夏言心一個人孤獨落寞的回到了她和蕭莫寒的別墅。
說是兩個人的別墅,但大部分時間隻有她一個人住在這裏而已。
蕭莫寒就隻有心情不好的時候,才會過來睡她,侮辱她,也就這有這樣才有兩個人相處的時間。
如今,整個別墅都變得冷冷清清的,到處都布滿了灰塵,一看就很久沒有人住過了。
不過想想也是,夏夢璿身體不好,蕭莫寒當然要留在醫院裏陪她,怎麽會回來別墅裏住呢。
夏言心在客廳裏的沙發上坐下,也不管上麵布滿的灰塵,一個人想了很久很久。
最後,她像是下定了什麽決心一般,拖著沉重的步伐上樓來到自己的臥室,收拾了幾件衣服塞進行李箱。

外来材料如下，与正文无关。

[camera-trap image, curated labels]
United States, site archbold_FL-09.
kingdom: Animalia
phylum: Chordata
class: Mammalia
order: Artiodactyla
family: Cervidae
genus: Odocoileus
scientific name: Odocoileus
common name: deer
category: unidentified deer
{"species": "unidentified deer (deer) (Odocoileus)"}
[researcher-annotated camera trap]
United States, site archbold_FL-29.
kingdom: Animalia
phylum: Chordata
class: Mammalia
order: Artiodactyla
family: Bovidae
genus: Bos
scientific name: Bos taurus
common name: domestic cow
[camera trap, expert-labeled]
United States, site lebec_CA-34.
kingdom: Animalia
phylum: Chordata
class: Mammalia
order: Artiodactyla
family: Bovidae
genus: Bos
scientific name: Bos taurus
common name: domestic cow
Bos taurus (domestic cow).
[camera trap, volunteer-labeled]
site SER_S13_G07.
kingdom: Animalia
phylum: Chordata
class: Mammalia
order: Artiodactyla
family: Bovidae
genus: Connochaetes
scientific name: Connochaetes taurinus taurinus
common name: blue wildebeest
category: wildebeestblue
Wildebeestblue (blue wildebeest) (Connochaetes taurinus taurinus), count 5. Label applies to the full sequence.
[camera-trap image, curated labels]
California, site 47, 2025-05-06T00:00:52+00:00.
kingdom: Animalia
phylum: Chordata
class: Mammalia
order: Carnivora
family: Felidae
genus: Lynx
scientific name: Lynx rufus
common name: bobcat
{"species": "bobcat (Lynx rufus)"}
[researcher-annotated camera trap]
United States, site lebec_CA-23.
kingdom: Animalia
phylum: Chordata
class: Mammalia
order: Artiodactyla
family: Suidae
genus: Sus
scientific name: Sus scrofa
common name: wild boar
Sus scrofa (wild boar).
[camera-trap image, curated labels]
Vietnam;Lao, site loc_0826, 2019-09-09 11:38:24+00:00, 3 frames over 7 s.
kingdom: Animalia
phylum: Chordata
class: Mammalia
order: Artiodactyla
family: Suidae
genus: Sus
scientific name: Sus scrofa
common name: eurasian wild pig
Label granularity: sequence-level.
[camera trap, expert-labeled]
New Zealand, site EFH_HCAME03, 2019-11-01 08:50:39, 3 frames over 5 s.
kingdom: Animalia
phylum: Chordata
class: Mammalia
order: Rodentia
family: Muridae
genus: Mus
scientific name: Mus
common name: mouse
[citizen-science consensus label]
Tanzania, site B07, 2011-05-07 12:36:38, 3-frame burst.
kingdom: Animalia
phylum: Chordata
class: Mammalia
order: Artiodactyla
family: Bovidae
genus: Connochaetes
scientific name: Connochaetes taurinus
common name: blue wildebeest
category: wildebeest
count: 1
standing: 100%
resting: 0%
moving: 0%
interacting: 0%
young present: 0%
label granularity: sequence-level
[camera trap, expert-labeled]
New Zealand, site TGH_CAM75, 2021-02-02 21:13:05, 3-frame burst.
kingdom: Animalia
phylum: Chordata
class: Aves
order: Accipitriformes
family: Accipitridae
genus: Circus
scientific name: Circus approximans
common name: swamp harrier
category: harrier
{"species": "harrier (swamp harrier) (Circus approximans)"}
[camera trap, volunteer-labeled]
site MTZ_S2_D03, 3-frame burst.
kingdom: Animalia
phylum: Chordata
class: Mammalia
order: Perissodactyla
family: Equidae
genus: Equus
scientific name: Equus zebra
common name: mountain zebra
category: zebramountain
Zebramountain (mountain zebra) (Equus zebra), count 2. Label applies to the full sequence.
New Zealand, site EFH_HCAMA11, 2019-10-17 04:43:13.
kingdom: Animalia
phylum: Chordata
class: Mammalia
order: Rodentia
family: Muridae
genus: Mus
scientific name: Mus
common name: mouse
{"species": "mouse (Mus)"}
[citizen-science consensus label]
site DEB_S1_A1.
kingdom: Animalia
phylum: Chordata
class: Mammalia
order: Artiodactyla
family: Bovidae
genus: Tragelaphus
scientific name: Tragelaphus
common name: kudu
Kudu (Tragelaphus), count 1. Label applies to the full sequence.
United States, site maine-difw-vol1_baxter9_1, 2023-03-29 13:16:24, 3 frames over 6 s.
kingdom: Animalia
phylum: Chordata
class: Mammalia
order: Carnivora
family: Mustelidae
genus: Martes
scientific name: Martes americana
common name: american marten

雖然在這個別墅裏住了很久,但是真正屬於她的東西卻少得可憐。
也許,潛意識裏她就做好了要離開的準備了吧。
夏言心收拾好東西,無意識的抬頭,看到了床頭上的相框,那裏麵是她的照片。
大概是二十幾歲的樣子,對著鏡頭笑的明眸皓齒長發飄飄。
夏言心覺得這是自己最好看的樣子,所以特意打印了出來做成相框,放在了別墅裏最顯眼的,任何蕭墨寒可能看到的地方。
書房、臥室、客房,客廳,甚至連洗手間都放上了。
就是希望能夠找點存在感,讓蕭莫寒能夠看到她的模樣,記住她是他的女人。
如今再看相框,夏言心才覺得曾經的自己是多麽的可笑,以為蕭莫寒看到了就能放在心上,殊不知,光是眼睛看得到沒用的,還要有心才能看得到。
夏言心露出一抹苦笑,拿起床頭櫃上的相框,戀戀不舍的撫摸著,最後慢慢的拆下來來,拿出超片,又去了其他地方,把裏麵的照片都拿了出來。
厚厚的一打照片就像是證據一樣,提醒著她曾經是多麽的可笑。